Çocukluğumda, Ajda’nın o meşhur Süper Star konser serisi var iken Açık Hava’da, sadece yanından geçerken bile “Bu Akşam burada Ajda Pekkan şarkı söyleyecek,” diye içim titreyerek baktığım o taş duvarlarının yerine ne koysalar şimdi aynı yere dokunmayacak kalbimde, anılarımda, geçmişimde. Kenan Açık Hava’da her konser verdiğinde 15 yaşındaki Kenan’ı görecek orada. Ama ne yazık ki bu ve buna benzer nice mekânın, binanın kaderi oralarda hiç anısı olmamışların, yanından geçerken hiç içi titrememişlerin elinde nicedir. Tabii ki Kenan bu yazdıklarımı sahnede söyleyemezdi doğal olarak ama ben ilave edeyim dedim.


Aslında Kenan’ın bu anısını anlatmasının bir sebebi daha vardı çünkü sahneye bir konuk müzisyen davet edecekti hemen peşinden. 11 yaşında bir müzisyen: Hakan Başar. Hakan takım elbisesi ve olanca sevimliliği ile gelip piyanonun başına kuruldu ve kısa bir solo geçti önce. Ardından da sahneye Ferit Odman, Ozan Musluoğlu ve Tolga Bilgin geldi. Kenan Doğulu’nun sahnesinde, dünyaca tanınmış usta müzisyenlerle birlikte Kenan’a eşlik etmek 11 yaşında bir çocuk için öyle kocaman bir gurur ve o kadar izi silinmeyecek bir anı ki, benim o yaşlarda Ajda afişlerine filan bakıp iç geçirmemin lafı bile edilmez.


Bu şahane dörtlüyle birlikte caz albümün tek yeni ve en caz şarkısı “İhtimal”i seslendirdi Kenan. Ardındansa bu defa sahneye Bade Karakoç’u davet etti. O Ses Çocuklar yarışmasında da birinci olmuş Bade. Hiç izlememiş, duymamış olmak benim ayıbım. Genç kızlığa yeni yeni adım atan bir kız çocuğu Bade ama nasıl büyük bir ses, nasıl iyi şarkı söylüyor, inanılmaz. Öyle ki Kenan bile gözlerini sildi Bade’nin şarkısı sonrası.
▬▬▬▬▬▬▬▬▬▬
- Görevler:
[A] Metne göre Kenan'ın sahneye davet ettiği konuk müzisyen Hakan Başar kaç yaşındadır?
[B] Aşağıdaki listeyi süzerek "sign" dizesini içeren her satırı kopyalayın.

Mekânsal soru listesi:
▬▬▬▬▬▬▬▬▬▬
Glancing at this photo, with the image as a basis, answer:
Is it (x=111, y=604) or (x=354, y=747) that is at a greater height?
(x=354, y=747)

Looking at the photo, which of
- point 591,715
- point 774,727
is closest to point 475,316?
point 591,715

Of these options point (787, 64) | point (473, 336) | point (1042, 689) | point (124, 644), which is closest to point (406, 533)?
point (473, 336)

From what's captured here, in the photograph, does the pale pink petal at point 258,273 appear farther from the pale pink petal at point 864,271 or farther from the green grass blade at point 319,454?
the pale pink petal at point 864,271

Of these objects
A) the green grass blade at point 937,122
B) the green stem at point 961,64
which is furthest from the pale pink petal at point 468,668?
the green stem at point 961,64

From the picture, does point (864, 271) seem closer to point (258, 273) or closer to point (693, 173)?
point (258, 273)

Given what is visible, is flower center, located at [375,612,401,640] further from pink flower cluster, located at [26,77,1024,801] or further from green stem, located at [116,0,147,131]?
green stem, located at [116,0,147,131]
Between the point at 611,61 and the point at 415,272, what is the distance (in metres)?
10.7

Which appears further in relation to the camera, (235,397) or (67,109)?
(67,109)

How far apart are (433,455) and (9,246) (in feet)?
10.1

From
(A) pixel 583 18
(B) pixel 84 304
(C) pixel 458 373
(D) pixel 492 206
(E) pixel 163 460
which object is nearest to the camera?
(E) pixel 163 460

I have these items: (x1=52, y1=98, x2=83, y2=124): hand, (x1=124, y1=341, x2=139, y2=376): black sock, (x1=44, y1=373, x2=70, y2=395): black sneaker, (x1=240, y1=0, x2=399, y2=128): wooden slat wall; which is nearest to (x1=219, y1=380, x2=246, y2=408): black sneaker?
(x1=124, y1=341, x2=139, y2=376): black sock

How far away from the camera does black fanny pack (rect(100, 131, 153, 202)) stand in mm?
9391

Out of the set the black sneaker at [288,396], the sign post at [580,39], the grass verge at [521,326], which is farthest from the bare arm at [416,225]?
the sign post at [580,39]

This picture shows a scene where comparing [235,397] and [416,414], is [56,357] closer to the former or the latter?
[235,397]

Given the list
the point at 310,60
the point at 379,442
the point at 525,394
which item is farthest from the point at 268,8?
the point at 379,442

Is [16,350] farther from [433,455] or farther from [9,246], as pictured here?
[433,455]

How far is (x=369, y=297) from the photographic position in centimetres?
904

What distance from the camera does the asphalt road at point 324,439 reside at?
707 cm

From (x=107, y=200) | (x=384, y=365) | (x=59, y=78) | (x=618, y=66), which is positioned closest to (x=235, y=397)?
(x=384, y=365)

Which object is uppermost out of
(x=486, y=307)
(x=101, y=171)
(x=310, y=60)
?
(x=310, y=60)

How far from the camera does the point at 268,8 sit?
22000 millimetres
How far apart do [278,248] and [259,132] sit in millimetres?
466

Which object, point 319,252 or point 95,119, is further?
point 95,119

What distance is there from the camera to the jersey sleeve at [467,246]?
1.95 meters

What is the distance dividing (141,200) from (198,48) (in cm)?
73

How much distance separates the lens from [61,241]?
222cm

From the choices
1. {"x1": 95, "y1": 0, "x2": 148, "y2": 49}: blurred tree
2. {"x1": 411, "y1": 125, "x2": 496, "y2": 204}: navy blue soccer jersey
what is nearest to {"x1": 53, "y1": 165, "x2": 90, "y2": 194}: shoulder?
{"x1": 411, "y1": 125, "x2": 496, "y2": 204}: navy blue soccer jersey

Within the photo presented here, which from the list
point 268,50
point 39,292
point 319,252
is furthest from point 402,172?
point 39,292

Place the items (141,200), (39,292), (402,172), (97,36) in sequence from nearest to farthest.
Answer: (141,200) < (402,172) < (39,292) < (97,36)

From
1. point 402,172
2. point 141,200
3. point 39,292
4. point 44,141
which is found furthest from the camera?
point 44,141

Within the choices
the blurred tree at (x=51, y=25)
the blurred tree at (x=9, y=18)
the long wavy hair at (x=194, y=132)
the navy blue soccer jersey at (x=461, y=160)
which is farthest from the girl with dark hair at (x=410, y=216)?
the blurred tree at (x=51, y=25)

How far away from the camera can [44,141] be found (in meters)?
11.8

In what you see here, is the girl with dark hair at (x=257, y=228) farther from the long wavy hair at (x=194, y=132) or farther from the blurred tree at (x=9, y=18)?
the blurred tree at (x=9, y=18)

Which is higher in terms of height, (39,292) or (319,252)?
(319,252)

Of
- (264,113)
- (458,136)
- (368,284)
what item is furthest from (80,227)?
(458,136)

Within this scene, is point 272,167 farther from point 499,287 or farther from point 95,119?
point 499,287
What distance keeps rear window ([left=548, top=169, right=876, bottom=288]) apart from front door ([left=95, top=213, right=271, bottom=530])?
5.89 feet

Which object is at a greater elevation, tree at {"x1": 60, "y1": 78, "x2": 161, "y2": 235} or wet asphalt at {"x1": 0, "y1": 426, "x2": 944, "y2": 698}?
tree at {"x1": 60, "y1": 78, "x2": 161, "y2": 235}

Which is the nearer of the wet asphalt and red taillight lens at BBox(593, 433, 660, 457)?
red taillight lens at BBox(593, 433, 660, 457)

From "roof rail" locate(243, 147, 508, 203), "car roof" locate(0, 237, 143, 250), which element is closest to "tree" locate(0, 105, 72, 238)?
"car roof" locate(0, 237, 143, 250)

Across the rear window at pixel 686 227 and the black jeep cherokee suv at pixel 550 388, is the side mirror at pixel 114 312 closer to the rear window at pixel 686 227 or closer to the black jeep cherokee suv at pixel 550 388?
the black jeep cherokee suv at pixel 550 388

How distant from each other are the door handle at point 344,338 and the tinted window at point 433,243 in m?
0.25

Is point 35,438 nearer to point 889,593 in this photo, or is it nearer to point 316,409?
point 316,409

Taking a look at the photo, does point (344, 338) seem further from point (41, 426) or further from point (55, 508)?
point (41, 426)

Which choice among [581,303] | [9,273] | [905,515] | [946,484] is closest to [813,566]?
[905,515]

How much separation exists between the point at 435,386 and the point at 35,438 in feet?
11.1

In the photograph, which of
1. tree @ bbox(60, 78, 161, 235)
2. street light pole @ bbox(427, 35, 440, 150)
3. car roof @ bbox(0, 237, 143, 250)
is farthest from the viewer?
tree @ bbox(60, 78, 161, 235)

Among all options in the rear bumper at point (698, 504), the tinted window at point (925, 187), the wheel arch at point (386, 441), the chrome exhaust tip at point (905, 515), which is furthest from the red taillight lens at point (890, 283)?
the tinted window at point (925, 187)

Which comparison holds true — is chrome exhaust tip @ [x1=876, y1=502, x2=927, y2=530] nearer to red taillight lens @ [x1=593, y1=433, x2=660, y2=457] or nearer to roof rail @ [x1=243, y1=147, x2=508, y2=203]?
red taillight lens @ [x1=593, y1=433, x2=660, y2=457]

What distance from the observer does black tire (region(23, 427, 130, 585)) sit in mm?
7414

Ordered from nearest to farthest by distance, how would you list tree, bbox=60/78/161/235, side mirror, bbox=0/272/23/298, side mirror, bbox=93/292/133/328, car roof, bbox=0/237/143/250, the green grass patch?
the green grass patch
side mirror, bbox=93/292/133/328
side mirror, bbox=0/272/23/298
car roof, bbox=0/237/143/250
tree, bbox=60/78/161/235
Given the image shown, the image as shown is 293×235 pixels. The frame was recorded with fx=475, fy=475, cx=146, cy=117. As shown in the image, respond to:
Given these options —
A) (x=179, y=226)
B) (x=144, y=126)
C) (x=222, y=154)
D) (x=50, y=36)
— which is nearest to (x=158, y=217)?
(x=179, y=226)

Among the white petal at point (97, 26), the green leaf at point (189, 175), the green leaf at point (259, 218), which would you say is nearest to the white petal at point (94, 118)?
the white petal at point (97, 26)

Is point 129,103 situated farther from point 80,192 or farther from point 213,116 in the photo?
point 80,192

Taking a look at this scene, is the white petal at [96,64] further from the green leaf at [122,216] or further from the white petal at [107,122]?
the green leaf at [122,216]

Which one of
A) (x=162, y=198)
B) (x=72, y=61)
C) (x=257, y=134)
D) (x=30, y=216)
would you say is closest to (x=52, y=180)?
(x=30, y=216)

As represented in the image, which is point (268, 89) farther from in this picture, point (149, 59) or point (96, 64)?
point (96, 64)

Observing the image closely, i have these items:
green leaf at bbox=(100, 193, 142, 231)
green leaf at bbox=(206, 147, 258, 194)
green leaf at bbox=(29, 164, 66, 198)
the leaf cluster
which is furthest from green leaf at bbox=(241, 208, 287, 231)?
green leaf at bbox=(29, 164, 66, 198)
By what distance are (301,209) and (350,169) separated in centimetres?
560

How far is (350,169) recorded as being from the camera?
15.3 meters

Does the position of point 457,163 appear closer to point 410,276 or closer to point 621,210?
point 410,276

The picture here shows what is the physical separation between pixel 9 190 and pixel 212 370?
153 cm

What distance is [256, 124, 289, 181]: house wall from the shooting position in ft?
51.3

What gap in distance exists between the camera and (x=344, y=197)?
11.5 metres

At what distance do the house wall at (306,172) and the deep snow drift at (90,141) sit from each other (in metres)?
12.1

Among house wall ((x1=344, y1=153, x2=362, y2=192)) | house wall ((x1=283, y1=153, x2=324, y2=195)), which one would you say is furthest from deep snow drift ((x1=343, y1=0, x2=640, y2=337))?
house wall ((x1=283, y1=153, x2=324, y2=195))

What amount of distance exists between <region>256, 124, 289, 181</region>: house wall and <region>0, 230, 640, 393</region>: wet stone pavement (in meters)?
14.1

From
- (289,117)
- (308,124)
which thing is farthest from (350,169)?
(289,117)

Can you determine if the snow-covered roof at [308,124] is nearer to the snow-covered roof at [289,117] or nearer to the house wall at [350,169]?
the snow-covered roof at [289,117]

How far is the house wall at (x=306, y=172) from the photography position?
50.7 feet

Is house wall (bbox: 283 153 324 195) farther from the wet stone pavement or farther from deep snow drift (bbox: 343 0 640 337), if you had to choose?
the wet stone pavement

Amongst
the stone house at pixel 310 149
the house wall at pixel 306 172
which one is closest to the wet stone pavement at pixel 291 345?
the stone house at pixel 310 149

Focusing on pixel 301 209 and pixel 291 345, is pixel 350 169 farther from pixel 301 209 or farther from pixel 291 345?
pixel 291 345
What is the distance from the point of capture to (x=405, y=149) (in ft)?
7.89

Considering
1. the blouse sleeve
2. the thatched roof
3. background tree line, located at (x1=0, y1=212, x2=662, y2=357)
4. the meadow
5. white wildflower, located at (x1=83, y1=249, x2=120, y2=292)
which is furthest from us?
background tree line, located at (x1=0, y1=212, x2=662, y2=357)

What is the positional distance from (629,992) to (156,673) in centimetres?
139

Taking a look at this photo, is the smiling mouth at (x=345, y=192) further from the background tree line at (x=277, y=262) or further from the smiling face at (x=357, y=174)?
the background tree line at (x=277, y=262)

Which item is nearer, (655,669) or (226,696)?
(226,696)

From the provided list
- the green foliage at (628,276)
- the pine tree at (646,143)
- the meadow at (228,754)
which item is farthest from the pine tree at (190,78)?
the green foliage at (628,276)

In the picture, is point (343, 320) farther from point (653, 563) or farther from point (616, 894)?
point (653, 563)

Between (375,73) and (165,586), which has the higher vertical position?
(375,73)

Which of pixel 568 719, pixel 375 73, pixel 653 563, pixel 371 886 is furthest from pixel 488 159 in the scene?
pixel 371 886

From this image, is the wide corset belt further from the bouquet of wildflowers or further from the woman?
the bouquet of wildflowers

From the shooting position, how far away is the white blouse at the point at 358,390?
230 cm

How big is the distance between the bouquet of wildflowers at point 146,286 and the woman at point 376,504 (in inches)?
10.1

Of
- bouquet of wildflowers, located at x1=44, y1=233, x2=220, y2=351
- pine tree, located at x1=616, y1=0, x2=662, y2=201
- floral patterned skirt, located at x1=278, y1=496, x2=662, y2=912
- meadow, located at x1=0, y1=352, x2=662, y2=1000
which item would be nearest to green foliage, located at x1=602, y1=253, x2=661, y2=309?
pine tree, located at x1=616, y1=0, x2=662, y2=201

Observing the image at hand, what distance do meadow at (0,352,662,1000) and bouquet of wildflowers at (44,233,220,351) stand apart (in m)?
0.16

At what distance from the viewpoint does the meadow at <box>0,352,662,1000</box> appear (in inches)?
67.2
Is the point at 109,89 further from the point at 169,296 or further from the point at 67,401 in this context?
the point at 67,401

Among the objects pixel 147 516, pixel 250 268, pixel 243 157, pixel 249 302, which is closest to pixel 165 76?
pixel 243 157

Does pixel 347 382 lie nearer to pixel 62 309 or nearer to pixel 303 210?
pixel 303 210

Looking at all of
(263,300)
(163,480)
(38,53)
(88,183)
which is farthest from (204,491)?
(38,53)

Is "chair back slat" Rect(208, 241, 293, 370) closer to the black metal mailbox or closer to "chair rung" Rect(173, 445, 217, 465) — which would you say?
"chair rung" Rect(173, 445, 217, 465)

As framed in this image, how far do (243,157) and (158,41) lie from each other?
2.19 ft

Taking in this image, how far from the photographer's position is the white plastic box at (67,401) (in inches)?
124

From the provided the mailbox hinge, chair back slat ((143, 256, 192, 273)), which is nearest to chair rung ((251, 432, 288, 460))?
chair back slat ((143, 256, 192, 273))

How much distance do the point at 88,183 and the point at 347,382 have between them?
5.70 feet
▬▬▬▬▬▬▬▬▬▬
- Tam Cevaplar:
[A] Hakan Başar 11 yaşındadır.

[B]
Out of the set the black sneaker at [288,396], the sign post at [580,39], the grass verge at [521,326], which is farthest from the bare arm at [416,225]?
the sign post at [580,39]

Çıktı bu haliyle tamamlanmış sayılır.